> YOUR TASK: Please format the lines from the line with "DC Distribution Box" up to and including the line with "Sistema Racing Line" as a numbered list, leaving out blank lines and the pictures.

> SOURCE MATERIAL:
──────────────────────────────
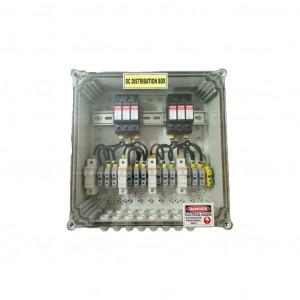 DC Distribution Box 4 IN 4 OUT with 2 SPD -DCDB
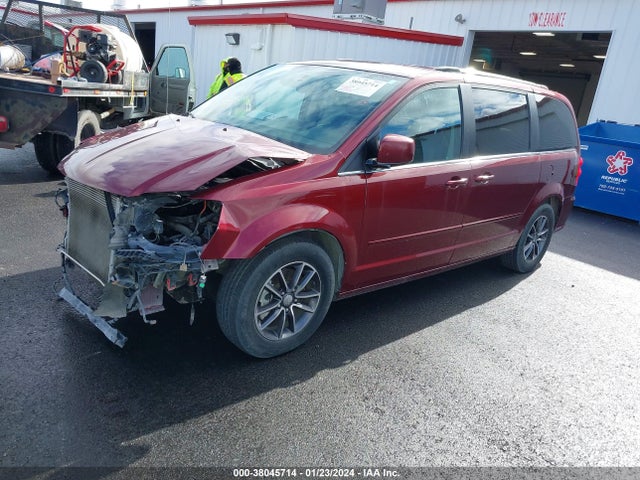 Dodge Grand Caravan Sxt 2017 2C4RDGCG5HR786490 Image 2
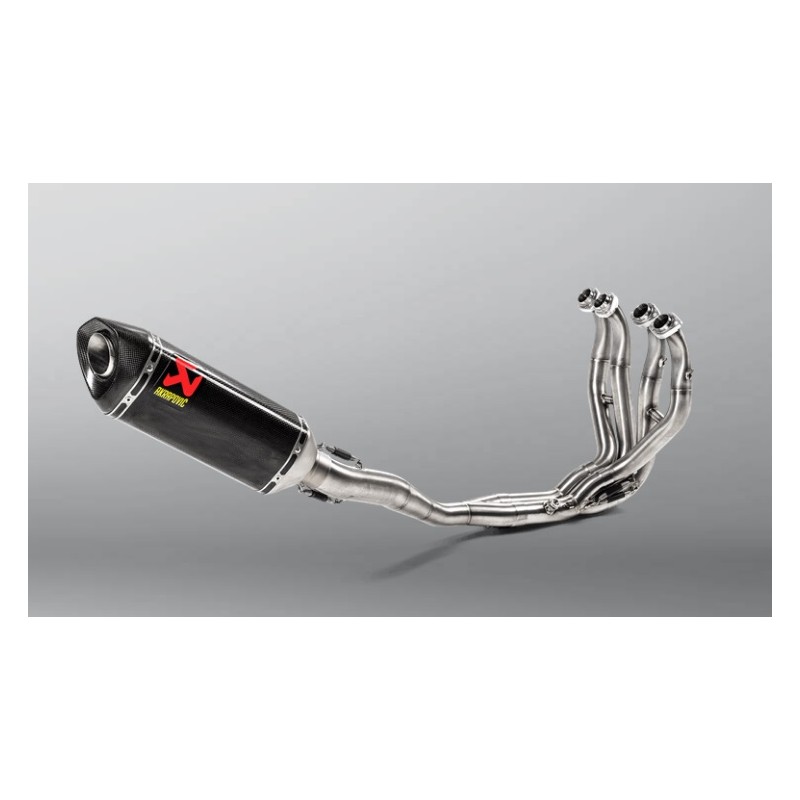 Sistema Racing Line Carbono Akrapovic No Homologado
──────────────────────────────
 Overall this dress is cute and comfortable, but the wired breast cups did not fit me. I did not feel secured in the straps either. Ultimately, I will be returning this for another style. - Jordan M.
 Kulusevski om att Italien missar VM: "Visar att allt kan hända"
──────────────────────────────
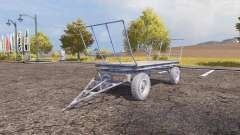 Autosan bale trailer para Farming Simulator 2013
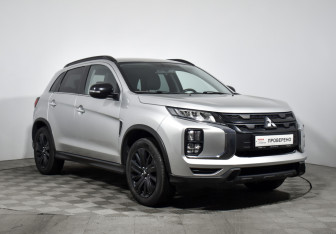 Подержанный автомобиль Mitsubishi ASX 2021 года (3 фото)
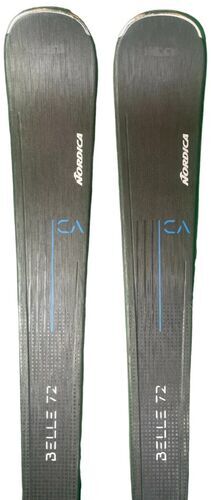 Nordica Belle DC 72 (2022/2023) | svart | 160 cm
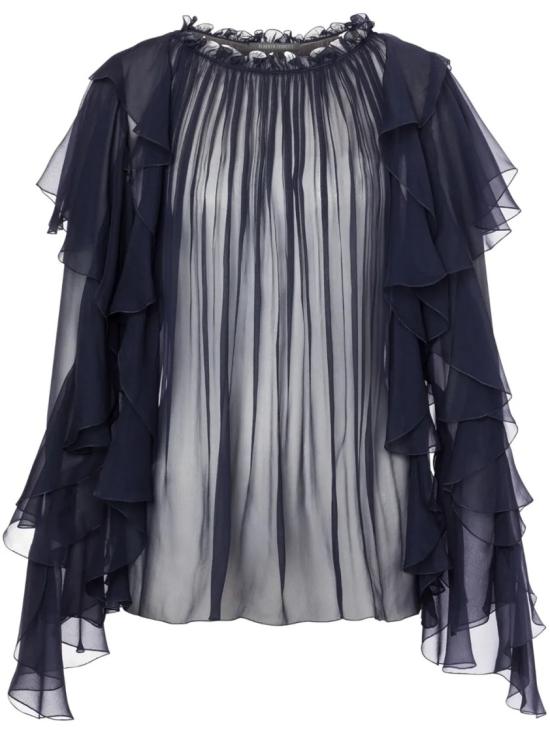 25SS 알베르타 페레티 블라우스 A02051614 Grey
──────────────────────────────
> EXPECTED ANSWER:
1.  DC Distribution Box 4 IN 4 OUT with 2 SPD -DCDB
2.  Dodge Grand Caravan Sxt 2017 2C4RDGCG5HR786490 Image 2
3.  Sistema Racing Line Carbono Akrapovic No Homologado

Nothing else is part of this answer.